The one I thought was interesting was their clinics. You get to work with clients and maybe even go to court through these clinics. If I remember correctly, they have a tax clinic and mediation and I can't really remember what else, sorry. I know they don't have an Entertainment IP clinic but there are externships and other things to do for those following that path. A lot of the students there were into public interest which surprises me considering the high cost of the school and the fact that their LRAP program is still pretty new and doesn't really help out ALL that much.
Another program that sounded pretty cool was the ITAP (is that right?) program. It is this intensive program that happens in January where students go in and pretty much learn what it is like to be a litigator. They get critiqued DAILY and have to give opening statements twice the first day and it only builds momentum up to the last day where they have to do the whole case from opening to closing. I thought that was very nice and gives an opportunity for practical skills. They say about 100 students participated last year in this program and it is definitely a self-awareness tool.
Okay, some logistics. Cardozo is on the corner of 5th and 12th (I think) and the school occupies half of a building with I don't know how many stories, but Cardozo takes up 11 of them. The whole building it owned by Yeshiva University though. The first floor has the moot court room and the lobby, the 2nd floor is mostly classes, the 3rd floor is almost entirely made up of a student lounge area/locker section along with some lecture halls, I THINK 4, 5 and 6 is the library and then offices and more classes above. It is VERY new looking and definitely the cleanest and most open, air conditioned rooms I've seen so far.
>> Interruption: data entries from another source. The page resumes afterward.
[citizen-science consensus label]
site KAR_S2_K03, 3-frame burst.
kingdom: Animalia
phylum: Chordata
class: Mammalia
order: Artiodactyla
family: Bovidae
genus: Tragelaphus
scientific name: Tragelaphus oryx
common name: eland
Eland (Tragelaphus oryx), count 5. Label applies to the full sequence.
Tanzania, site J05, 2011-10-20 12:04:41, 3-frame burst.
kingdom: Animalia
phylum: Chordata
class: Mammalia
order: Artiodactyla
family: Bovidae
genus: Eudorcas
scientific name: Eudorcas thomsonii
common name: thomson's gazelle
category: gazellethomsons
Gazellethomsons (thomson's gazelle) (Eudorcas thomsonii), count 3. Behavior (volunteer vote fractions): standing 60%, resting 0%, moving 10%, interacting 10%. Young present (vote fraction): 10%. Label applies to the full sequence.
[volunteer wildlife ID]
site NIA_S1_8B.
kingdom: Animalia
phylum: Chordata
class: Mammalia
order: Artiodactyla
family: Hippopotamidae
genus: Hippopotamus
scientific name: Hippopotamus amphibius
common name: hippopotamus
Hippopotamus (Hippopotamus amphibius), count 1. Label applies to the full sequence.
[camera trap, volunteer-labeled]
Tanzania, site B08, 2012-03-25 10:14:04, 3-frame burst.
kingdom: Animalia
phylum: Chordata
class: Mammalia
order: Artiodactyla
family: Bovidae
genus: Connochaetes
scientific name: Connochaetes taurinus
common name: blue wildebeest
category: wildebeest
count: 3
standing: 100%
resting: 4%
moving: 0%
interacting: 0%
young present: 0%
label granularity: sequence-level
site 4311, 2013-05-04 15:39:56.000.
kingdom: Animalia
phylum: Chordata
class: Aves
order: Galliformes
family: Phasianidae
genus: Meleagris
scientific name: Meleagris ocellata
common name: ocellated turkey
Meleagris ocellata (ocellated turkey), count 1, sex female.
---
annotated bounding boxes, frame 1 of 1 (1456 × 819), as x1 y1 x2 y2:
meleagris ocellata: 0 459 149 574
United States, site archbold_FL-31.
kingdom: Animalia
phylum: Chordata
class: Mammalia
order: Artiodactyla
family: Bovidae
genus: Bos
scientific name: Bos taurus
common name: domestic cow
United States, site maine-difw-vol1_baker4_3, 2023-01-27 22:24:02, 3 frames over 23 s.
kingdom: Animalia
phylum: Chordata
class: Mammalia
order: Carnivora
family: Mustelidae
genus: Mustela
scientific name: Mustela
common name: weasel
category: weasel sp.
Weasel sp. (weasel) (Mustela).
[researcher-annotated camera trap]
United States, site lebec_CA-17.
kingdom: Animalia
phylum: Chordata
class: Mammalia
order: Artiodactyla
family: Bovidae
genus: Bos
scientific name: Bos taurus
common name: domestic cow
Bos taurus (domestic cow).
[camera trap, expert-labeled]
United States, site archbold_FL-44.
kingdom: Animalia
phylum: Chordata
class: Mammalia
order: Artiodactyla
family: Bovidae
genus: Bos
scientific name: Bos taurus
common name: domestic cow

Most people use the elevator and that is almost the only answer you'll get when you ask someone at Cardozo, "Tell me what you like the least about the school". There are only 3 elevators and it is supposedly really hectic and crowded. There was an interesting discussion on the rolly-luggage people vs. the non-rolly luggage people. A little resentment I think of the rolly-luggages taking a space on the elevator, haha.
There is an apartment building a block away from Cardozo and it is $1150 to share a bedroom or $1650 for a studio. It is called the Alabama and most of the apartments are owned by Cardozo but some are still occupied by the original renters. I didn't get a chance to visit but you can't beat that price for the location. However, most students live in Brooklyn and take the train or walk to school from there. It is supposed to be more convenient than actually living in the city.
There is more information but I'm tired and I am starting to lose memory cells
I am also running out of internet time, but I just wanted to leave a quick note on what I liked. I will have more in depth discussion later. I am sure other admits weekend visitors will also chime in.